Furthermore, there is a profound reason for having funerals for the sake of the living. The funeral, planned and provided for by the deceased is one last and posthumous spiritual work of mercy: to console the sorrowful. It may also be an occasion to posthumously exercise other spiritual works of mercy (if the funeral guests are particularly unworthy and undeserving of any acknowledgement or reward by the deceased: when the surviving family and friends have been particularly unjust in their relationship with the deceased): to forgive all injuries and to bear wrongs patiently and to pray for the living and the dead. In this case it would be the dead (vicariously, through the funeral ritual) praying for the living! in the knowledge that even the ingrates and the undeserving (especially they) need God's grace and mercy, which often come through the efficacious rites of the funeral to the survivors of the deceased.
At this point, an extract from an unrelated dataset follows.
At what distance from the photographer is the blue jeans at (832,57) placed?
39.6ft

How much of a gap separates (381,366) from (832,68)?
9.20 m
It provides a final occasion to exercise the "love thy enemies" and the "do good to those who persecute you" and "reconcile with your brother.
Plan your funeral for your own sake, that, through the ritual of the Church God's grace might forgive your own sins. And plan your funeral for the sake of the living: that the grace of God might touch, inspire, transform and forgive them through the same rites at which they assist, even their hypocrisy and neglect and superficiality. Funerals might be a final and deliberate act of indulgence granted by the deceased upon his survivors. That also is highly recommended.
One last thought, in another vein, on the value of funerals. Every act surrounding the respectful treatment of the remains of the deceased is an implicit act of divine worship and an expression of hope for life after death and of the resurrection of the body. Only in the light of God and eternal life and the bodily resurrection do any funeral rituals of whatever kind make any sense. Funeral rites are an expression of man's eternal instinct (we are by nature men who believe that the tomb cannot and must not be the end: God has made us so, from the beginning of man's creation on this earth in every land and in every culture: therefore all funeral rituals throughout the vast history of man are types pointing to the glorious Resurrection of Christ which is the source of our own definitive hope in life after death in the living flesh).